■ **PAGE TEXT**:
Goodbye Wood Deck Framing… Hello Steel Deck Framing


Chances are if you have a deck in your backyard–even if it’s a newer synthetic deck–the underlying support framing is pressure treated wood.

Pressure treated lumber is cheap, readily available and using it is a no brainer for the average contractor. “I’m going to build a deck, I’m going to use pressure treated wood” they automatically think to themselves. I’ve built hundreds of decks using pressure treated lumber, but I started getting increasingly frustrated by it.

The wood being harvested these days from forests is “new growth” wood for the most part. This means the trees are relatively young before they are cut down. There are barely growth rings on lumber we get these days (you know the number of rings a tree has is an indicator of its age, right?) and the more growth rings, the denser the board and the stronger and straighter it will be.


You can visibly see the growth rings in this tree however this is a young tree. The rings would be much denser in an older tree.

Older lumber was much denser than the lumber we get today and was generally of a higher quality. Trees can only grow so fast and demand is high, so we get what we can get at this point.

Aside from the wood being “young”, the pressure treating process has been changed significantly in the last 10 years and chemistry used in the treating process has been cleaned up to meet environmental concerns. The lumber mills will tell you the new processes are better than the old ones, but ask any carpenter and they’ll all agree the new lumber is terrible. Not a little worse…Absolutely terrible in comparison.

■ **WRITTEN INSTRUCTION 1**: In the listing, update everything from the line containing "How far from" down to the end of the listing by replacing "camera" with "lens", keeping all else unchanged. Leave out the pictures.

■ **SUPPLIED MATERIAL**:
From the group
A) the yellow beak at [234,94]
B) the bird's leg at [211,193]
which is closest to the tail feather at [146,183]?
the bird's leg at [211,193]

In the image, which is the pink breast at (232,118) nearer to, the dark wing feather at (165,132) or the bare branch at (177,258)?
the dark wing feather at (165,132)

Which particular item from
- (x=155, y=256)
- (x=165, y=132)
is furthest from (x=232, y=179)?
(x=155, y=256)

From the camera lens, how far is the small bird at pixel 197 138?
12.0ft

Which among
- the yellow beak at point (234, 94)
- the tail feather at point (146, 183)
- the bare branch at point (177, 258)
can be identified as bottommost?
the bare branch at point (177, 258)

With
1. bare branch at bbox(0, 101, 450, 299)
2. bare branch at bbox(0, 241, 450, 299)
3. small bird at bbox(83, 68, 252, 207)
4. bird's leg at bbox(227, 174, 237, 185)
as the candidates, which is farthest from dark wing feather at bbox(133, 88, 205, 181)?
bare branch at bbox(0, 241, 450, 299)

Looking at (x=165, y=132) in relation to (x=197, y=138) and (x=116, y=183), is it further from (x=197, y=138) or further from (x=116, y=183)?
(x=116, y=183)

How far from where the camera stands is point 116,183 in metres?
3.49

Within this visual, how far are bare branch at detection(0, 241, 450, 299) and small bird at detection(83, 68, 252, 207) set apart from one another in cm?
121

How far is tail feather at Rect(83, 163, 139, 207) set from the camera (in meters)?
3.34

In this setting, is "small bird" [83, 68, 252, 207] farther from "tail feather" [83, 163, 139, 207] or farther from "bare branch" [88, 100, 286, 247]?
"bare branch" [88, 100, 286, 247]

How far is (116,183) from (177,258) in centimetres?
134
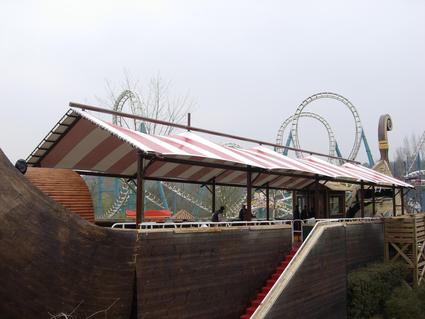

■ **WRITTEN INSTRUCTION 2**: Output everything from "Goodbye Wood Deck" down to "frustrated by it." in the deck framing article, copied word for word.

■ **TASK RESULT 1**:
How far from where the lens stands is point 116,183 in metres?
3.49

Within this visual, how far are bare branch at detection(0, 241, 450, 299) and small bird at detection(83, 68, 252, 207) set apart from one another in cm?
121

How far is tail feather at Rect(83, 163, 139, 207) set from the lens (in meters)?
3.34

In this setting, is "small bird" [83, 68, 252, 207] farther from "tail feather" [83, 163, 139, 207] or farther from "bare branch" [88, 100, 286, 247]?
"bare branch" [88, 100, 286, 247]

How far is (116,183) from (177,258) in centimetres?
134

■ **TASK RESULT 2**:
Goodbye Wood Deck Framing… Hello Steel Deck Framing


Chances are if you have a deck in your backyard–even if it’s a newer synthetic deck–the underlying support framing is pressure treated wood.

Pressure treated lumber is cheap, readily available and using it is a no brainer for the average contractor. “I’m going to build a deck, I’m going to use pressure treated wood” they automatically think to themselves. I’ve built hundreds of decks using pressure treated lumber, but I started getting increasingly frustrated by it.